Study corrects misconceptions of Great Lakes evaporation
The recent Arctic blast that gripped much of the nation will likely contribute to a healthy rise in Great Lakes water levels in 2014. But the processes responsible for that welcome outcome are not as simple and straightforward as you might think.
Yes, extreme winter cold increases ice cover on the Great Lakes, which in turn reduces evaporation by preventing water vapor from escaping into the air. But this simplistic view of winter ice as a mere "cap" on Great Lakes evaporation is giving way to a more nuanced conception, one that considers the complex interplay among evaporation, ice cover and water temperature at different times of year.
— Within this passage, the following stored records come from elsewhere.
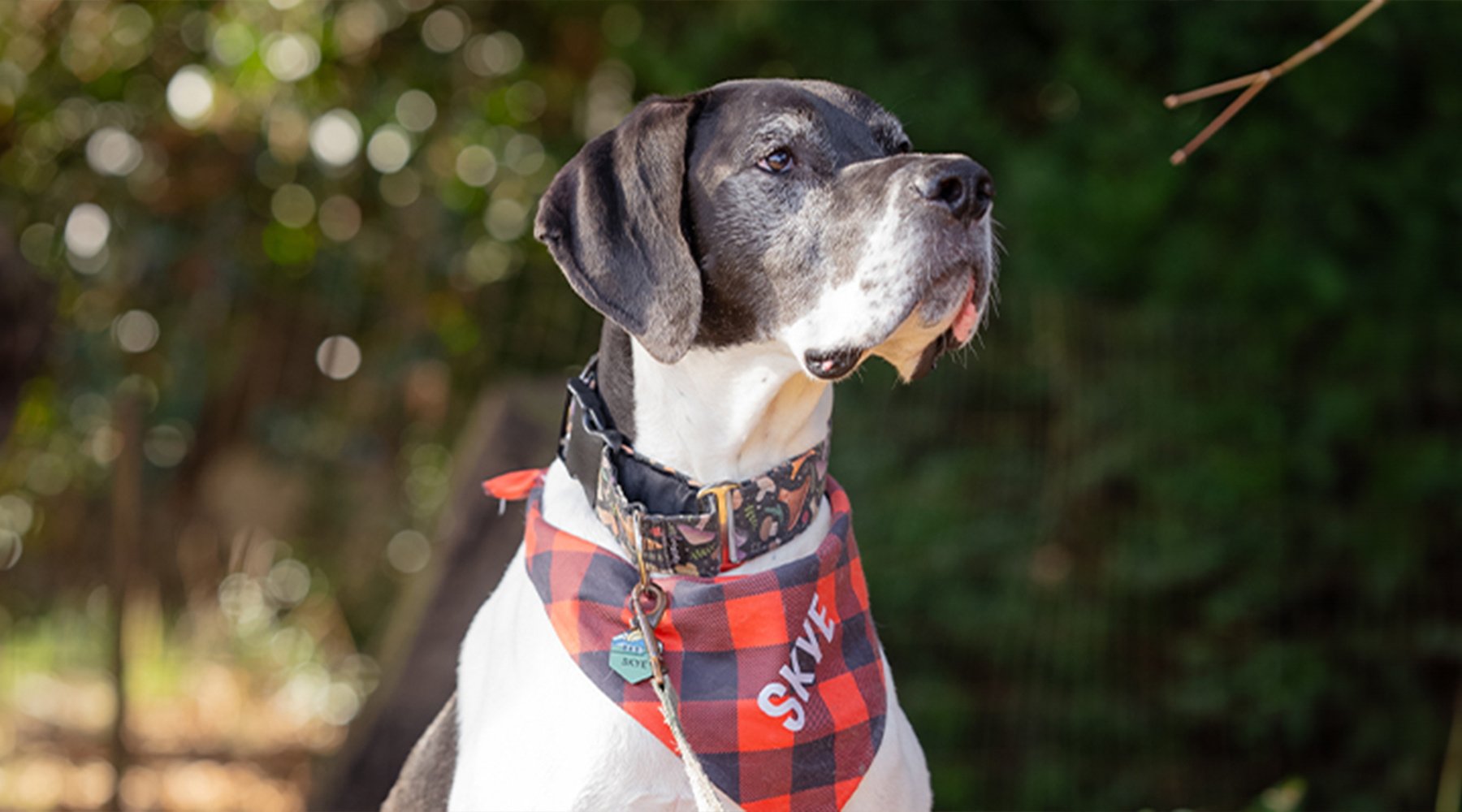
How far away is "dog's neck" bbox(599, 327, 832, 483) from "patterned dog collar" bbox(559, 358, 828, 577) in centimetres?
3

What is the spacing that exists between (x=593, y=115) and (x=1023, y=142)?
156 centimetres

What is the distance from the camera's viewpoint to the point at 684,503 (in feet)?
6.77

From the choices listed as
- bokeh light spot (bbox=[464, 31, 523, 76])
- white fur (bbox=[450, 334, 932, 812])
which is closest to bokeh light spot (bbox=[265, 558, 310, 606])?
bokeh light spot (bbox=[464, 31, 523, 76])

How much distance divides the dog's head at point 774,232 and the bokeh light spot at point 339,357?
3.35m

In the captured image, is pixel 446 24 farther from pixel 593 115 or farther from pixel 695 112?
pixel 695 112

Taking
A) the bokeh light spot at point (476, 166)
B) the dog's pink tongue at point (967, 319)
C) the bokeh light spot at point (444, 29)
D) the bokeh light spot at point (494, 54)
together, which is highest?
the bokeh light spot at point (444, 29)

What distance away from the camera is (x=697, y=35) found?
183 inches

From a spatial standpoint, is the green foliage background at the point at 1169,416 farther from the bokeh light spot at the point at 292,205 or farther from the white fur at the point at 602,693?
the white fur at the point at 602,693

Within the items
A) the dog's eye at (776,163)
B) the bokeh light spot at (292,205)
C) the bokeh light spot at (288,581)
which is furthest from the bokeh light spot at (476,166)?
the dog's eye at (776,163)

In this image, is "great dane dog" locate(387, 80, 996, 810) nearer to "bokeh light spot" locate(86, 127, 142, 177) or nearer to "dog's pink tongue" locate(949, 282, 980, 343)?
"dog's pink tongue" locate(949, 282, 980, 343)

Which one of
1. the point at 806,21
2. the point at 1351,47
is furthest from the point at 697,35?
the point at 1351,47

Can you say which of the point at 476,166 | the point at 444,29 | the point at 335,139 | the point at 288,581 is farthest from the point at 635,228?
the point at 288,581

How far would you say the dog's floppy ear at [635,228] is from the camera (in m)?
2.05

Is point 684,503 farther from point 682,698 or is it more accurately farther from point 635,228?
point 635,228
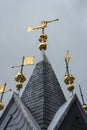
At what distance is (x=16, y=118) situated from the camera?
47.7 feet

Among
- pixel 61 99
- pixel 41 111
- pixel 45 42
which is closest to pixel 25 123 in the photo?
pixel 41 111

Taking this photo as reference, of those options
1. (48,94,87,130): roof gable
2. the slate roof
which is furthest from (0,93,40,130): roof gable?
(48,94,87,130): roof gable

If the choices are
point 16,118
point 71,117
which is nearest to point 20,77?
point 16,118

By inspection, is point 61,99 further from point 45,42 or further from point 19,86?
point 45,42

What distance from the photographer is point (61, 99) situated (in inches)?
653

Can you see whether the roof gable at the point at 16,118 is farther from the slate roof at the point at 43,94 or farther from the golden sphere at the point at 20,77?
the golden sphere at the point at 20,77

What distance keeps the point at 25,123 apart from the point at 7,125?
1396 mm

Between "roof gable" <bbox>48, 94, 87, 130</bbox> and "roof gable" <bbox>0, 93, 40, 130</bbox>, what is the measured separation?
908 millimetres

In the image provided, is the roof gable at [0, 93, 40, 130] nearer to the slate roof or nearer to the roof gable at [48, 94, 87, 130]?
the slate roof

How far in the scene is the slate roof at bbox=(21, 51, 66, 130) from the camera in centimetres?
1423

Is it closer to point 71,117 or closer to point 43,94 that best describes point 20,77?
point 43,94

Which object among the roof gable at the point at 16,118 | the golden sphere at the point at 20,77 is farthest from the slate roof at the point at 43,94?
the golden sphere at the point at 20,77

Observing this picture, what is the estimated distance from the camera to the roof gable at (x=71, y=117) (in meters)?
13.5

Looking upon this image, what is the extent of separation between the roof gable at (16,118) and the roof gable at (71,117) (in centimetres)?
91
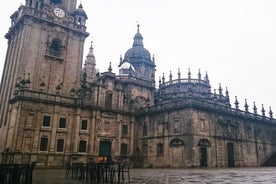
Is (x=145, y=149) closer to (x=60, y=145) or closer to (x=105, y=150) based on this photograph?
(x=105, y=150)

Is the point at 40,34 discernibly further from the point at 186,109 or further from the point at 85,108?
the point at 186,109

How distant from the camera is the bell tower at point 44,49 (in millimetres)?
39375

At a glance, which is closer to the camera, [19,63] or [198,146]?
[198,146]

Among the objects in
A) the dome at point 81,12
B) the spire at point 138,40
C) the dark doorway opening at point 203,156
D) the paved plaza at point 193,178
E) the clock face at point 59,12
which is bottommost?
the paved plaza at point 193,178

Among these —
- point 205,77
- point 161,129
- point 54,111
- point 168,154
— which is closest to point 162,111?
point 161,129

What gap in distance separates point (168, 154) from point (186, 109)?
6.43 metres

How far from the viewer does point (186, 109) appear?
36.2 meters

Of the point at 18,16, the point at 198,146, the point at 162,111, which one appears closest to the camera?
the point at 198,146

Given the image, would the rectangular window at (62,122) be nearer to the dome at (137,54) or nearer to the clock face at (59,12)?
the clock face at (59,12)

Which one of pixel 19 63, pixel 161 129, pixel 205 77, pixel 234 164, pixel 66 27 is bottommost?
pixel 234 164

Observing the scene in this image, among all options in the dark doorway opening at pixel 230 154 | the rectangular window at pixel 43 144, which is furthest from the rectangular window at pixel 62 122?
the dark doorway opening at pixel 230 154

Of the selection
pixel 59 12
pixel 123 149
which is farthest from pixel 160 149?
pixel 59 12

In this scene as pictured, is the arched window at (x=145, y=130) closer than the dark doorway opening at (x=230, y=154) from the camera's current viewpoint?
No

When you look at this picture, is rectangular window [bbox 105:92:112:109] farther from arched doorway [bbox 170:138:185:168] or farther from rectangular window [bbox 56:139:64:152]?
arched doorway [bbox 170:138:185:168]
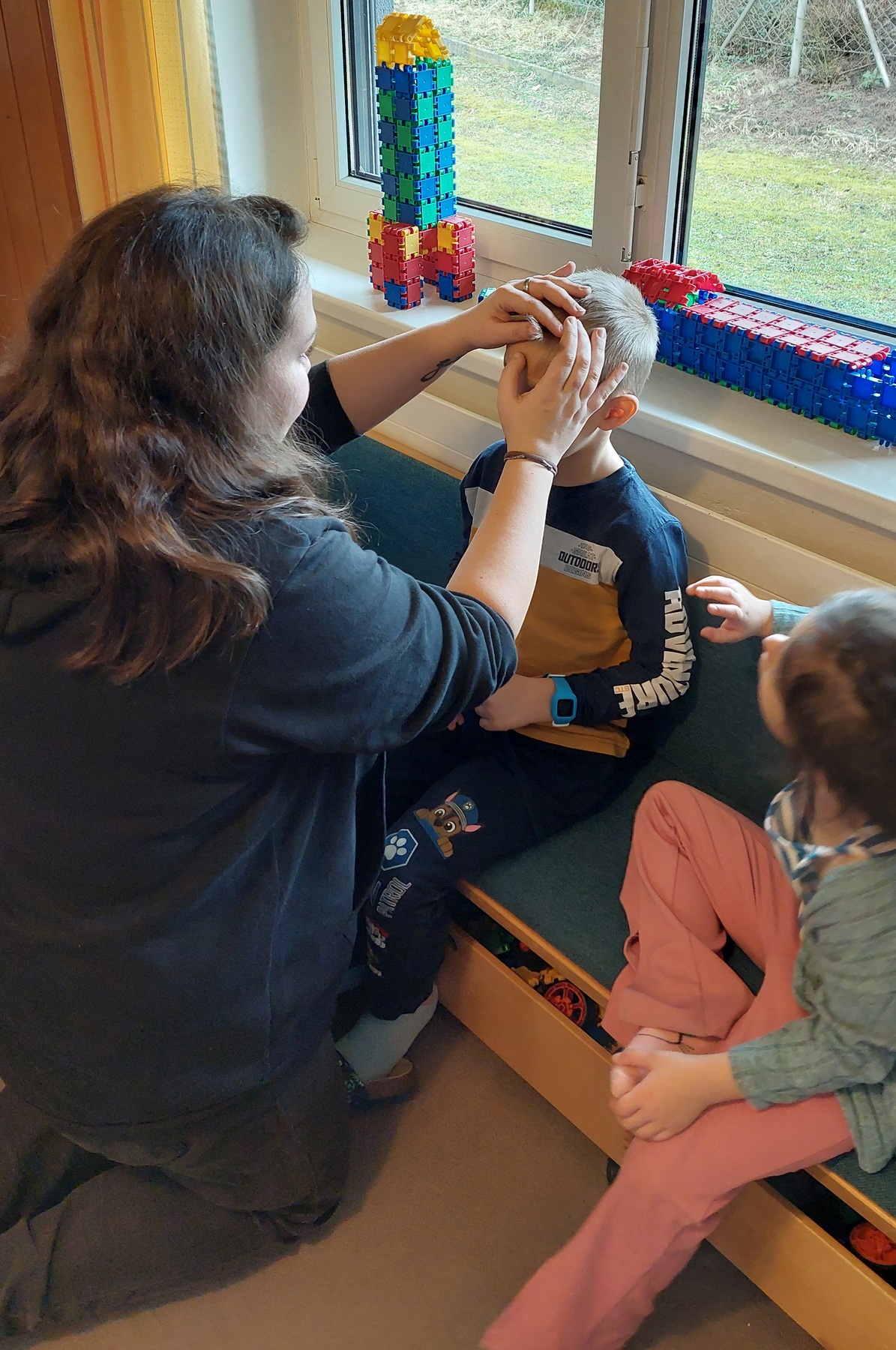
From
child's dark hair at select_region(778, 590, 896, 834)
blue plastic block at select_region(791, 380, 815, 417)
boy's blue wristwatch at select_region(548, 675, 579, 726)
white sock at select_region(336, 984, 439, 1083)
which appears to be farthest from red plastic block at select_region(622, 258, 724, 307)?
white sock at select_region(336, 984, 439, 1083)

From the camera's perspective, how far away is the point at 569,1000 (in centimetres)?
138

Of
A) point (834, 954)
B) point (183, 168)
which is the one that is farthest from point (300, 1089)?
point (183, 168)

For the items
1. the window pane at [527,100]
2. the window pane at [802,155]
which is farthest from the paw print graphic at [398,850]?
the window pane at [527,100]

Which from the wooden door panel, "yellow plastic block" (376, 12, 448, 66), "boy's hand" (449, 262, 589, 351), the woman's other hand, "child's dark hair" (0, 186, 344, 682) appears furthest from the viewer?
the wooden door panel

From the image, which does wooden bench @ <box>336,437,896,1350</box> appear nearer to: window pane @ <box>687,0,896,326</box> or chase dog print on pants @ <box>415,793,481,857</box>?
chase dog print on pants @ <box>415,793,481,857</box>

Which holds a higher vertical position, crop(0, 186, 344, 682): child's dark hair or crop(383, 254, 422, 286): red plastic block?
crop(0, 186, 344, 682): child's dark hair

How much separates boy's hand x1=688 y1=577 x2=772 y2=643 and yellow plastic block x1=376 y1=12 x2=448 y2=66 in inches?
37.8

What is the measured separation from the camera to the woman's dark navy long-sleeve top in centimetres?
85

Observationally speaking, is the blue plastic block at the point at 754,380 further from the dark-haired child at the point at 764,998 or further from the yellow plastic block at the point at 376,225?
the yellow plastic block at the point at 376,225

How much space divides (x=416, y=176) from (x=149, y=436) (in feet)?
3.55

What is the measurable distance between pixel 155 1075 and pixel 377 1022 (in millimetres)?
415

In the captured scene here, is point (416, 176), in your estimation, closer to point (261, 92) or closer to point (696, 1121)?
point (261, 92)

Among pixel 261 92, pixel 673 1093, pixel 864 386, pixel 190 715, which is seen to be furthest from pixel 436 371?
pixel 261 92

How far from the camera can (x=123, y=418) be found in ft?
2.70
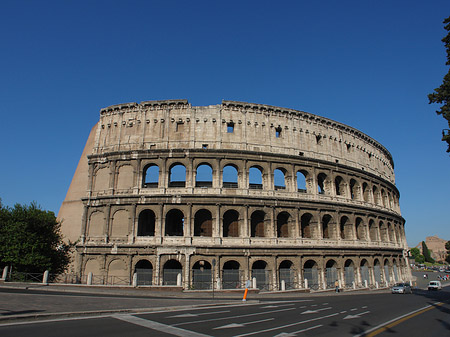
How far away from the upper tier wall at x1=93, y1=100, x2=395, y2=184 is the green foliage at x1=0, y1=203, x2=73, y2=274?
9078 millimetres

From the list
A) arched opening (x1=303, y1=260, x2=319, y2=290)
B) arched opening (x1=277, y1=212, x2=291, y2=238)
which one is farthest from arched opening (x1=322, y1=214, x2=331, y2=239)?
arched opening (x1=277, y1=212, x2=291, y2=238)

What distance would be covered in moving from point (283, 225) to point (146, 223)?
14.7 m

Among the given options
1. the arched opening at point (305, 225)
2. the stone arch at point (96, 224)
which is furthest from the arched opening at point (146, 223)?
the arched opening at point (305, 225)

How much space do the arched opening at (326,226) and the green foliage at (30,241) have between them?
90.1 ft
In a report by the Great Lakes Integrated Sciences and Assessments Center – a federally funded collaboration between the University of Michigan and Michigan State University – a team of American and Canadian scientists notes that while ice cover affects evaporation, the reverse is true as well: evaporation rates in the autumn help determine the extent of winter ice cover.
High evaporation rates in the fall can nearly offset water-level gains that result from extensive winter ice cover, complicating efforts to forecast Great Lakes water levels, which have declined in most of the lakes since the late 1990s, rebounding somewhat during a wet 2013.
"Understanding how lake levels are changing is very important to our region," said Thomas Dietz, MSU professor of environmental science and policy and co-director of GLISA. "This affects shipping, recreation and infrastructure on the lake shore."
The new-found appreciation for evaporation's varied roles reveals gaps in our current understanding of fundamental environmental processes and highlights the need for sustained funding for the project's Great Lakes evaporation monitoring network, said John Lenters, the study's lead investigator and a senior scientist at Ann Arbor-based LimnoTech, an environmental consulting firm.
"It's our hope that we will soon have the funding and infrastructure in place to maintain – and even expand – the network well into the future," Lenters said. "This will be extremely important for improving Great Lakes water-level forecasting and for understanding the long-term impacts of climate change."
By piecing together the results from several studies, Lenters and his colleagues showed that years with high Great Lakes ice cover require a large amount of heat loss from the lakes in the preceding autumn and early winter to cool the water enough to form ice.
So what does all this mean for Great Lakes water levels in 2014?
Although the recent cold spell has led to high evaporation rates this winter, the extensive ice cover is likely to stick around longer into the spring than is typical. That may lead to cooler summer water temperatures and a later start to the 2014 Great Lakes evaporation season.
"A new understanding of the impacts of climate variability on Great Lakes evaporation is emerging as a result of this GLISA-funded project," said Don Scavia, director of U-M’s Graham Sustainability Institute and GLISA co-director. "In light of these new findings, continued long-term monitoring of Great Lakes evaporation and related hydrological processes is paramount for understanding and predicting the future impacts of climate variability and change on Great Lakes water levels.”